▶ Stated exercise
Can you copy the lines from the one that contains "Which would you say, from" through the end of the material below, exactly and with nothing else?

[Records from a data collection]
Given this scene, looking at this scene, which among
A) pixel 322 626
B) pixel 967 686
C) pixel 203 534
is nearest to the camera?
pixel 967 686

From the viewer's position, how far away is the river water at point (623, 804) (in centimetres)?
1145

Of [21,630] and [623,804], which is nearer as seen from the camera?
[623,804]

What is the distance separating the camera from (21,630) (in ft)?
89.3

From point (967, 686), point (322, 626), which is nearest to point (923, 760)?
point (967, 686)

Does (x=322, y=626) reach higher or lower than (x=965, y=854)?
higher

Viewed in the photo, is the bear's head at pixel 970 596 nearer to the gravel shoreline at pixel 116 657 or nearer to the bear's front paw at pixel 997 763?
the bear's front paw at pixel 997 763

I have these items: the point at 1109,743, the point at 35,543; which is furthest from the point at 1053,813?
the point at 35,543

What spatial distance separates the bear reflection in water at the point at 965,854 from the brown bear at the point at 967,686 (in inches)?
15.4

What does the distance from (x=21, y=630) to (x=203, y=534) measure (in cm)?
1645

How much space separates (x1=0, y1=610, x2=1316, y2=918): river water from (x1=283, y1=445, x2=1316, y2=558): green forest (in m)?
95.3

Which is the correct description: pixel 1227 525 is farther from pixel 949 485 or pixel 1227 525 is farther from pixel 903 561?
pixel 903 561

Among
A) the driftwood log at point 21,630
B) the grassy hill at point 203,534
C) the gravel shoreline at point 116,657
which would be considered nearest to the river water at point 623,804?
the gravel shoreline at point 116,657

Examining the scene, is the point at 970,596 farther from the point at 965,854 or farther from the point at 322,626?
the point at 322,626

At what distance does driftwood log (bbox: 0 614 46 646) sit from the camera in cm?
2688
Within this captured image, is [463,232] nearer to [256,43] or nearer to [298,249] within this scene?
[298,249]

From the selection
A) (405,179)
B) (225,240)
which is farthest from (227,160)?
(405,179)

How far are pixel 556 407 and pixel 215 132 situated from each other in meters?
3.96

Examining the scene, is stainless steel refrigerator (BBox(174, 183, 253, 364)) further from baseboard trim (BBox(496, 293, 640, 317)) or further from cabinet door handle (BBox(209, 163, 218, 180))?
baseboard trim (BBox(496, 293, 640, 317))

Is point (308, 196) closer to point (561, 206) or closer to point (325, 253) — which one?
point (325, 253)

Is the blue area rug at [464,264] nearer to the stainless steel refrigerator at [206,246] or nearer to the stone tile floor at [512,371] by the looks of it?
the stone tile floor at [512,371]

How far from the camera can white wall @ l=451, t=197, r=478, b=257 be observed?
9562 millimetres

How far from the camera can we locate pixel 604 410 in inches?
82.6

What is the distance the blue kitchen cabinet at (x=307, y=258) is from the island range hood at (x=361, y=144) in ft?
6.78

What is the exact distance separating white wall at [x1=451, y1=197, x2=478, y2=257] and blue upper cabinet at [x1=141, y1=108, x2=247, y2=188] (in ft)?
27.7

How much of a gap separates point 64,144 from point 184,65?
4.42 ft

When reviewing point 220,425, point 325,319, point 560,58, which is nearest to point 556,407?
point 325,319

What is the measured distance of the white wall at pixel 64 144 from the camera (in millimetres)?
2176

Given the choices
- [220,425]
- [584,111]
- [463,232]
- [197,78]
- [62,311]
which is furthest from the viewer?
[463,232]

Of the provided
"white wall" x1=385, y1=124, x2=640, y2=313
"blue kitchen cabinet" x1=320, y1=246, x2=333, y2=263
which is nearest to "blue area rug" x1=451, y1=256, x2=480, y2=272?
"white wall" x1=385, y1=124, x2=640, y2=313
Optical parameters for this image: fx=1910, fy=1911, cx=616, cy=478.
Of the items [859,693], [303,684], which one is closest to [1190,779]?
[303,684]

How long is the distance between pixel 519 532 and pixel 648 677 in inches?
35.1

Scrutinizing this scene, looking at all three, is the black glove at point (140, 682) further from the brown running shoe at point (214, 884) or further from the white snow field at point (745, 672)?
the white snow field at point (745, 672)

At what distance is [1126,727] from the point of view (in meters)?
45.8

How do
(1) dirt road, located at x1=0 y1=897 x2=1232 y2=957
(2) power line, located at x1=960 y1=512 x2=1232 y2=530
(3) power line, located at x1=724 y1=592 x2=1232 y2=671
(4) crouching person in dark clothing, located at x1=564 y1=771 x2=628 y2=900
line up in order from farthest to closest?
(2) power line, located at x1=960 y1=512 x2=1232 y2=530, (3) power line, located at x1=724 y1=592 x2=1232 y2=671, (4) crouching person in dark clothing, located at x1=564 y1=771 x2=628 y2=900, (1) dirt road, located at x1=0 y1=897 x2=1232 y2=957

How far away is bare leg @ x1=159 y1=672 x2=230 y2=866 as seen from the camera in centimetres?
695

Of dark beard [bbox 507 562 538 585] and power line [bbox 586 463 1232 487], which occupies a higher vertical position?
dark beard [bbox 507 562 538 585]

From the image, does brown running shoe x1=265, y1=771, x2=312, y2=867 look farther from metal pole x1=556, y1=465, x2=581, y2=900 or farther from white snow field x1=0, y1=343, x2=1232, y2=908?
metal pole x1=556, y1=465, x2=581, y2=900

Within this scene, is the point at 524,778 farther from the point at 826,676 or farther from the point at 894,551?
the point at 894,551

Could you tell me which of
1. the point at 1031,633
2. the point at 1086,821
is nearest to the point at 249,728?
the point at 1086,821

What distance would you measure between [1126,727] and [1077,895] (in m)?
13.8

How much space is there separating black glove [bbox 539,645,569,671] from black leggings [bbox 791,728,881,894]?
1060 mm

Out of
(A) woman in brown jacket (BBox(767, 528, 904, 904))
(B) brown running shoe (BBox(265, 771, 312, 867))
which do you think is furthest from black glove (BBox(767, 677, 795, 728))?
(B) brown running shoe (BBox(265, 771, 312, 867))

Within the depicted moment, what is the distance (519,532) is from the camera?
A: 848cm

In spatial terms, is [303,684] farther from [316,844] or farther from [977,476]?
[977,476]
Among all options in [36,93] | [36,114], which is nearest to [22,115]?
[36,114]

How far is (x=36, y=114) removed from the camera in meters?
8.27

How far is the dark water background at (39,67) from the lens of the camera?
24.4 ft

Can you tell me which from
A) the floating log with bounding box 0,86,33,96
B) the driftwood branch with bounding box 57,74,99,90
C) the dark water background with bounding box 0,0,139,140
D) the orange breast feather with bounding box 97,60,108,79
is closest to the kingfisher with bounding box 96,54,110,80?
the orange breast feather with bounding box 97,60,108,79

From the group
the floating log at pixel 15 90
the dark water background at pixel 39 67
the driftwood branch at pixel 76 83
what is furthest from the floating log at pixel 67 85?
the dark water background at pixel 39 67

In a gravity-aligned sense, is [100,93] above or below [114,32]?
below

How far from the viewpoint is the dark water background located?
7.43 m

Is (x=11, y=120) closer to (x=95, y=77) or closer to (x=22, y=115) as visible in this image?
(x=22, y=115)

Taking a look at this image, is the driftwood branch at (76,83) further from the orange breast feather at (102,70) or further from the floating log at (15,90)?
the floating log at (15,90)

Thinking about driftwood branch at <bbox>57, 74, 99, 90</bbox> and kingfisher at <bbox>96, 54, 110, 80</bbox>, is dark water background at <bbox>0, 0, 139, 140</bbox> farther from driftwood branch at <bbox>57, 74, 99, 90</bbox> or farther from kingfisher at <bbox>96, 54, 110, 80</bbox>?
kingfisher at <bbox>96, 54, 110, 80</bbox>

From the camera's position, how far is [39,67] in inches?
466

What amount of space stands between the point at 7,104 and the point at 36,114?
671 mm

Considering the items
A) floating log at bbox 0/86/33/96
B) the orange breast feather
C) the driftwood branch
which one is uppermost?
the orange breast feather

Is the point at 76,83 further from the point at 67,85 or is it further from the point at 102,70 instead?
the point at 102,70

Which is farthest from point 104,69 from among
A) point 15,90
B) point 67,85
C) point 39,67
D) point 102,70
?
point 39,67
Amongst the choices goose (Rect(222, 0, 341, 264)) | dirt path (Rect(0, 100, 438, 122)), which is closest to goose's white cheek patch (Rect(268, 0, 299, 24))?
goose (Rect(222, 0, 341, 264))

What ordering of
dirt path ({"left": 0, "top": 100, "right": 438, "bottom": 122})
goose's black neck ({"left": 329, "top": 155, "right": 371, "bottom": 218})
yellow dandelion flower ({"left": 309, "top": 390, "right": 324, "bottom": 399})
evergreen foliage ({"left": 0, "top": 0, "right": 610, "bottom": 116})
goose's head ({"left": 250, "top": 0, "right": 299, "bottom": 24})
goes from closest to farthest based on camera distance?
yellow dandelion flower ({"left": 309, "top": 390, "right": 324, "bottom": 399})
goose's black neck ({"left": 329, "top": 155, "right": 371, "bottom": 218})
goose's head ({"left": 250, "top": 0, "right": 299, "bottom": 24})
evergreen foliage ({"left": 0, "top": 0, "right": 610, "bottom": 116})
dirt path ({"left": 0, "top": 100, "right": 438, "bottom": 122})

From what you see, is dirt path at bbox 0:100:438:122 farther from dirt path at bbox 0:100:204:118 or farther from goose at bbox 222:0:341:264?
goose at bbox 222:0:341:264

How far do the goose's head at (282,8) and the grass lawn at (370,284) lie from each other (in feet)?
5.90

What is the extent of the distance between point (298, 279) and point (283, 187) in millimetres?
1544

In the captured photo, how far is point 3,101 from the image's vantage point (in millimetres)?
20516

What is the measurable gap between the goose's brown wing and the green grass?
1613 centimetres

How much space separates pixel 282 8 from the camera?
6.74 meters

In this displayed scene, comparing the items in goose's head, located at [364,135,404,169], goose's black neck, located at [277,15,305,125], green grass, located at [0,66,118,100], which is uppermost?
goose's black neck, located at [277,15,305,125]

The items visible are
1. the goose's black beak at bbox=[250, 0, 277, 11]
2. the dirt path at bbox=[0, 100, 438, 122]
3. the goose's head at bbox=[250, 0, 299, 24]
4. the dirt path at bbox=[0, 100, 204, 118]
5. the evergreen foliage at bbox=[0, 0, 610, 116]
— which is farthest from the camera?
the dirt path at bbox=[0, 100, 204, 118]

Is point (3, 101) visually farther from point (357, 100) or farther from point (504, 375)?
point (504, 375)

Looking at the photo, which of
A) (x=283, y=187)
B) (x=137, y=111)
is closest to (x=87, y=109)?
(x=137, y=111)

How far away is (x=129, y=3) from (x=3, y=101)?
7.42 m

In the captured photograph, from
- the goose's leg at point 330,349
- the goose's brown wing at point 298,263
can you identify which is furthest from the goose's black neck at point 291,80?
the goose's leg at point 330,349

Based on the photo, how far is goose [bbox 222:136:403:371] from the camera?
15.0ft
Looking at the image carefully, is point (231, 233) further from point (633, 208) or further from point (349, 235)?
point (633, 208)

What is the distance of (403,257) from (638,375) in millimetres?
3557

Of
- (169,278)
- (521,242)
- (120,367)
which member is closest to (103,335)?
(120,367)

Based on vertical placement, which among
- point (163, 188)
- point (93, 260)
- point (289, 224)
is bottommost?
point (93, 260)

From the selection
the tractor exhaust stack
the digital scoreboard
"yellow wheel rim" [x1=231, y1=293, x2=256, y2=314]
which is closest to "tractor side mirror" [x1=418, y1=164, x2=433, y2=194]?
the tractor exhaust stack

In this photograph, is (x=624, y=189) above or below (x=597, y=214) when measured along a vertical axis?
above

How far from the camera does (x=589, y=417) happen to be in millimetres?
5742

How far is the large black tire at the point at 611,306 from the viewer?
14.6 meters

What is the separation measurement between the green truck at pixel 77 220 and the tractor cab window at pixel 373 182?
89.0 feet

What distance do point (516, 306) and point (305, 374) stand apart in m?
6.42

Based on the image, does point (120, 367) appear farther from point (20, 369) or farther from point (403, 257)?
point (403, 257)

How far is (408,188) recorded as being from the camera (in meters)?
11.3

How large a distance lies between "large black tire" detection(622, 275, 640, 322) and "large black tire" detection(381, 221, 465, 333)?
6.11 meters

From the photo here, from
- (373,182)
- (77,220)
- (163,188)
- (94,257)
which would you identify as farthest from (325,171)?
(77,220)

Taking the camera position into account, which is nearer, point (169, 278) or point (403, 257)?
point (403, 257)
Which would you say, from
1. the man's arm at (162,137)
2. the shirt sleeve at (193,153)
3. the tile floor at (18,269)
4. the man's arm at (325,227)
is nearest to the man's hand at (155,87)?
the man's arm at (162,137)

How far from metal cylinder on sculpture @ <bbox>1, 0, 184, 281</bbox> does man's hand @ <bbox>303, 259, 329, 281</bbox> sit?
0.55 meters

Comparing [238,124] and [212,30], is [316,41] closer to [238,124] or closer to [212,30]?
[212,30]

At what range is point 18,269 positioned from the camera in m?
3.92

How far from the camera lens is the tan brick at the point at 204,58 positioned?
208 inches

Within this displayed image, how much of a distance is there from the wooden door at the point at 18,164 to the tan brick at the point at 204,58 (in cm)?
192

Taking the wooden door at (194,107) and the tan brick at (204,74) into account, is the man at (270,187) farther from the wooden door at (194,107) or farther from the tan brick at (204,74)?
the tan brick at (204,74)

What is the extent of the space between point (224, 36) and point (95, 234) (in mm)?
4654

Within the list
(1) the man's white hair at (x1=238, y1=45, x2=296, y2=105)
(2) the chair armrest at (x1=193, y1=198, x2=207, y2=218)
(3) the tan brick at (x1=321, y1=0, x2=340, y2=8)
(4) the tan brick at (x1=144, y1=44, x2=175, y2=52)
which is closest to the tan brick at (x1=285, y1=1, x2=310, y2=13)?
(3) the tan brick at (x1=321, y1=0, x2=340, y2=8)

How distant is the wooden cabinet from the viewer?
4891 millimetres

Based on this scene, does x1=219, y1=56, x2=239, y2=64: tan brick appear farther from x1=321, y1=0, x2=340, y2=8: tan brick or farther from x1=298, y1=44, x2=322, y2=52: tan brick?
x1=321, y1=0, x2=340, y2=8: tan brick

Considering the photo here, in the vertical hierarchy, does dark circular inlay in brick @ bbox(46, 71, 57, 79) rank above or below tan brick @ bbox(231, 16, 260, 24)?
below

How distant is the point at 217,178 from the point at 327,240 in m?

▶ Finished task
Which would you say, from
1. the man's arm at (162,137)
2. the shirt sleeve at (193,153)
3. the tile floor at (18,269)
4. the man's arm at (325,227)
is nearest to the man's hand at (155,87)?
the man's arm at (162,137)

How far from metal cylinder on sculpture @ <bbox>1, 0, 184, 281</bbox> does man's hand @ <bbox>303, 259, 329, 281</bbox> sit?
0.55 meters

Comparing [238,124] and [212,30], is [316,41] closer to [238,124] or closer to [212,30]?
[212,30]

At what range is point 18,269 positioned from the camera in m?
3.92

How far from the camera lens is the tan brick at the point at 204,58 positioned?
208 inches

Within this displayed image, how much of a distance is there from the wooden door at the point at 18,164 to the tan brick at the point at 204,58 (in cm)?
192

Taking the wooden door at (194,107) and the tan brick at (204,74) into account, is the man at (270,187) farther from the wooden door at (194,107) or farther from the tan brick at (204,74)?
the tan brick at (204,74)

What is the extent of the space between point (224, 36) and point (95, 234) (in mm)?
4654

Within the list
(1) the man's white hair at (x1=238, y1=45, x2=296, y2=105)
(2) the chair armrest at (x1=193, y1=198, x2=207, y2=218)
(3) the tan brick at (x1=321, y1=0, x2=340, y2=8)
(4) the tan brick at (x1=144, y1=44, x2=175, y2=52)
which is closest to the tan brick at (x1=285, y1=1, x2=310, y2=13)?
(3) the tan brick at (x1=321, y1=0, x2=340, y2=8)

How distant is the wooden cabinet from the viewer?
4891 millimetres

Based on this scene, does x1=219, y1=56, x2=239, y2=64: tan brick appear farther from x1=321, y1=0, x2=340, y2=8: tan brick or farther from x1=298, y1=44, x2=322, y2=52: tan brick?
x1=321, y1=0, x2=340, y2=8: tan brick

Considering the photo here, in the vertical hierarchy, does dark circular inlay in brick @ bbox(46, 71, 57, 79) rank above or below tan brick @ bbox(231, 16, 260, 24)?
below

How distant is the point at 217,178 from the point at 327,240 in m?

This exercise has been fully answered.